Well, hell, does she live here at all or doesn't she? He tromped around the corner of the house to see whether any firewood had been used from the stacked cord.

And practically sailed face-first into the mad-haired figure moseying from the other direction.

They each reared back and stared.

The woman looked supremely surprised, but then, so did he. Scrawny and askew, she swayed there all but lost in a purple sweater barely held together by its fatigued knitting and a dress that hung to her shoetops. The mop of steel-gray hair looked no less of a mess on second inspection. Fragile as she appeared to be, Ben felt wild relief he hadn't collided with her; in the raveled sweater her arms seemed no larger around than the thin-split sticks in the woodpile. The scrutiny she was giving him during this was more than substantial, however. She had eyes black as the hardest coal; anthracite is known to burn on and on, those eyes stated.

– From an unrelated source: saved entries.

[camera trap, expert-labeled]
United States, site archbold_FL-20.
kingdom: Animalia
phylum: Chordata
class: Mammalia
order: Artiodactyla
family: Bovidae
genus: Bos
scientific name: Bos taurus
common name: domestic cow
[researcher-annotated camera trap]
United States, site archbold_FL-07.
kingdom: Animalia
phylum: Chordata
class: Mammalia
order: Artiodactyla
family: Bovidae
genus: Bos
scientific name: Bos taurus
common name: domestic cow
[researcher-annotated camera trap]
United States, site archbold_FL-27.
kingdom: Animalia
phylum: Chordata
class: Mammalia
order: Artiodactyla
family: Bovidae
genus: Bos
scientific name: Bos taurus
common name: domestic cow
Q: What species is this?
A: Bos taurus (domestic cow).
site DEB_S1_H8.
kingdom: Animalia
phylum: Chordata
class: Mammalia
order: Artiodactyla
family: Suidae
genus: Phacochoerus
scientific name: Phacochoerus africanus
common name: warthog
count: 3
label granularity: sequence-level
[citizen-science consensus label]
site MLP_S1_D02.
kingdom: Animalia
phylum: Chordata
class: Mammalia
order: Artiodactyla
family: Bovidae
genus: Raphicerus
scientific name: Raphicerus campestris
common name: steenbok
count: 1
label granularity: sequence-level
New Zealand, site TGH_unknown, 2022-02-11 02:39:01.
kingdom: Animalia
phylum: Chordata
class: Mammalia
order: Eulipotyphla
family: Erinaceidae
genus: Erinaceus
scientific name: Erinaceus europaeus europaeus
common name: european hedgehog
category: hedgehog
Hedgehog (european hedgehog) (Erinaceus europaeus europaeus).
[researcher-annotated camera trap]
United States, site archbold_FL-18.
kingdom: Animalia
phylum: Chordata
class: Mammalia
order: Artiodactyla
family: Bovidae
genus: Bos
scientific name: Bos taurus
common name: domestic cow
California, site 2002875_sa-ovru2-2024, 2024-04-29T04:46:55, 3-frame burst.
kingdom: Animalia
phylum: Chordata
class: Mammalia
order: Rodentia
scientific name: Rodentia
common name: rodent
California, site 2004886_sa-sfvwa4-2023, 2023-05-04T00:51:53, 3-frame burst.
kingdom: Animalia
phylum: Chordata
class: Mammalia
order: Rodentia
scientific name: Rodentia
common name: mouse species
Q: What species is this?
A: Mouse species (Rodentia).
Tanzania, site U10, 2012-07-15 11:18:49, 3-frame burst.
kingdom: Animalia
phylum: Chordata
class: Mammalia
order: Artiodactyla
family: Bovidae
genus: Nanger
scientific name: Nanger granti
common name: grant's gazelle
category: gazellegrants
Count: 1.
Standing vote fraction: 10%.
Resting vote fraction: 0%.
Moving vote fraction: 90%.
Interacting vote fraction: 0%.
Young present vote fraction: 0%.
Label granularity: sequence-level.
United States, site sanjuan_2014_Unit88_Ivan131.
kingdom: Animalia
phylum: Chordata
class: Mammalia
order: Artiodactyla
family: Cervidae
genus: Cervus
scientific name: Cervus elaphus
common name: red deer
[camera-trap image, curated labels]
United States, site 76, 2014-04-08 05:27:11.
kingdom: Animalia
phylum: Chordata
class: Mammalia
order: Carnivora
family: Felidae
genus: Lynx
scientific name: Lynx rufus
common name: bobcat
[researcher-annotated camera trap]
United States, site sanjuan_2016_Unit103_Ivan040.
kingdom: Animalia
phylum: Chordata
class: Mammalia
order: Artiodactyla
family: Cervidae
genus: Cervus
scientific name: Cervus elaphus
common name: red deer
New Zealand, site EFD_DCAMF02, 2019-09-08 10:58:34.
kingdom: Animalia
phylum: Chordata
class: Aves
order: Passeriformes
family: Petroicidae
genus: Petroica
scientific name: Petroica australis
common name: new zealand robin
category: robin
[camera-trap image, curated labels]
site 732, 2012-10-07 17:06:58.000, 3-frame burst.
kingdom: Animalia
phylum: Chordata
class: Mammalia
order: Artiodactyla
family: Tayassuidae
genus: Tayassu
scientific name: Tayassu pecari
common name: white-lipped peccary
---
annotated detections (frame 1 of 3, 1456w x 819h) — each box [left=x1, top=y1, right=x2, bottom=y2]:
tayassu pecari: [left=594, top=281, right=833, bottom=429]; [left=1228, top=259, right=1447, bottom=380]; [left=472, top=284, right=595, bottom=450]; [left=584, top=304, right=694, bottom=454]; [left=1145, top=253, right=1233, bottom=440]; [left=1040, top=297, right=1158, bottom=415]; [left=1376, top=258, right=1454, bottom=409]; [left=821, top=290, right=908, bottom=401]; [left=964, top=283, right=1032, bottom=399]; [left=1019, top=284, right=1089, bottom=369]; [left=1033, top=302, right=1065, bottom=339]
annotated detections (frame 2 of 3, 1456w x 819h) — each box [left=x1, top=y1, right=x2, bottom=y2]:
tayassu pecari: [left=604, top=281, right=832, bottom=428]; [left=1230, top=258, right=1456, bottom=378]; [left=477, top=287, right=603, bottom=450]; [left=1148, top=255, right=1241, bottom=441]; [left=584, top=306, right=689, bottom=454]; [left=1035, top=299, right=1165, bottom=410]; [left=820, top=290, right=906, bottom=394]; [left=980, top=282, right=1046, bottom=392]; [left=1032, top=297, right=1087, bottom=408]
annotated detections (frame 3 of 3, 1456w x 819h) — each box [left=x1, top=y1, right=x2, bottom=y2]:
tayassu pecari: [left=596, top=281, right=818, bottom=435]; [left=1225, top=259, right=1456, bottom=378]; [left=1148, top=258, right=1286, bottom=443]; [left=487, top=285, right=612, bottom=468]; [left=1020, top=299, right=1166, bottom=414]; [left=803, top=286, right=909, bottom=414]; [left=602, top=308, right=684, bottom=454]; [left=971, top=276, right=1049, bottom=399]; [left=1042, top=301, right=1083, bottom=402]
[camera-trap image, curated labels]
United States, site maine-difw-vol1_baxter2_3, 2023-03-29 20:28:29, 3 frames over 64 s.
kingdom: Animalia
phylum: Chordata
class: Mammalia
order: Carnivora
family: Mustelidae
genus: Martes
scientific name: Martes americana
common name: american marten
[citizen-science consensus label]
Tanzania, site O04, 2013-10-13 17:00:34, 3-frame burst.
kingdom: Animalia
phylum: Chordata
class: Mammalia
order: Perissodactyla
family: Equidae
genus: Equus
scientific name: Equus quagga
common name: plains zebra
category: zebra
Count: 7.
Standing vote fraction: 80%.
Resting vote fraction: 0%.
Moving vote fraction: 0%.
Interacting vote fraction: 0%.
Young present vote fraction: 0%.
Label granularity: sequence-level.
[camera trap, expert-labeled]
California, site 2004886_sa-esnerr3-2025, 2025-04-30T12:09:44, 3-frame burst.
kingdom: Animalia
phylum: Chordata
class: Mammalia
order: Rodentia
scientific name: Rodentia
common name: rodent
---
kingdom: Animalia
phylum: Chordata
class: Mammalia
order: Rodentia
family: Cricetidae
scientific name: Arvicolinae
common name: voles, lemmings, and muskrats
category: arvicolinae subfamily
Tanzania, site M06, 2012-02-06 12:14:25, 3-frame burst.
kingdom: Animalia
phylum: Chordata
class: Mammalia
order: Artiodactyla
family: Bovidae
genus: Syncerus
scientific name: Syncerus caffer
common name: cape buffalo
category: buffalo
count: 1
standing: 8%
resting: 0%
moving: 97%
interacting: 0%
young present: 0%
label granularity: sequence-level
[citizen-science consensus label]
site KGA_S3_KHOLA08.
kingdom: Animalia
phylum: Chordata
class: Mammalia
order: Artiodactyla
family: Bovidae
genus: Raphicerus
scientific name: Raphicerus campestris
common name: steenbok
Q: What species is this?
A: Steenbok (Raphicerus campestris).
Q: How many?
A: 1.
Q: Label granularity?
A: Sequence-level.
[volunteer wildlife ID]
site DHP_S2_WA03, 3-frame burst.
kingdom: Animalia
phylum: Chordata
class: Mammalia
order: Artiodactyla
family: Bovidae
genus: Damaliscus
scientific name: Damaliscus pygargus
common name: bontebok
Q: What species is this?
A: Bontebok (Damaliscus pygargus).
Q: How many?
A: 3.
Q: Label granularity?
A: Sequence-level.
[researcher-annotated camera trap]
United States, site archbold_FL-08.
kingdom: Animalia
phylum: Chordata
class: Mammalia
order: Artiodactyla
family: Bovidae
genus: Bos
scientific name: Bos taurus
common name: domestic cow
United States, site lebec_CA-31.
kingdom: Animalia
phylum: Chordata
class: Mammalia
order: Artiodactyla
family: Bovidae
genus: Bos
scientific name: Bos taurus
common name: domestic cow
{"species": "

"Spooked me," she recovered a voice first. "Been visiting Mother Jones." She jerked an elbow to indicate the outhouse behind her. The coaly stare stayed right on him. "You aren't from here."

"No. From the base."

"Hnn: flyboy. What's a flyboy doing here? Looking for coochy?" She made the obscene circle with thumb and first digit and ran a rigid finger in and out. "Tired of white meat?" She chortled. "Long time too late for that, around here."

"I'm not here tomcatting," he tried to say it as though that were a reasonable possibility. The years of drinking had blurred age on her; she could have been fifty or seventy. "It's about Vic. We were friends, played football together across the way. You maybe saw us at it." He watched the woman closely as he said that, but the set face and burning gaze did not change. "I'm looking for Vic's aunt," he went back to ritual. "There's a thing I need to find out from her. It would have meant something to Vic."

She took her time about deciding. Finally she provided grudgingly: "Maybe that's me."

"Mrs. Rennie, what I came to—"

"Hwah, you crazy? If I had that name I'd cut my throat and let it out of me."

Too late, he remembered the family battle lines of the reservation. "Excuse me all to pieces, Mrs. Rides Proud. I just thought, because Vic's last name—"

"Not his fault he was named that," she conceded. Absently she primped the nearest vicinity of flying hair. "You can call me Agnes. Everybody and his dog does." With that settled, she eyed him in bright negotiating fashion. "You came for something. Got anything on you to wet the whistle first?"

"It just so happens." He produced the bottle of cheap wine from his coat's deep side pocket and held it out to her for inspection.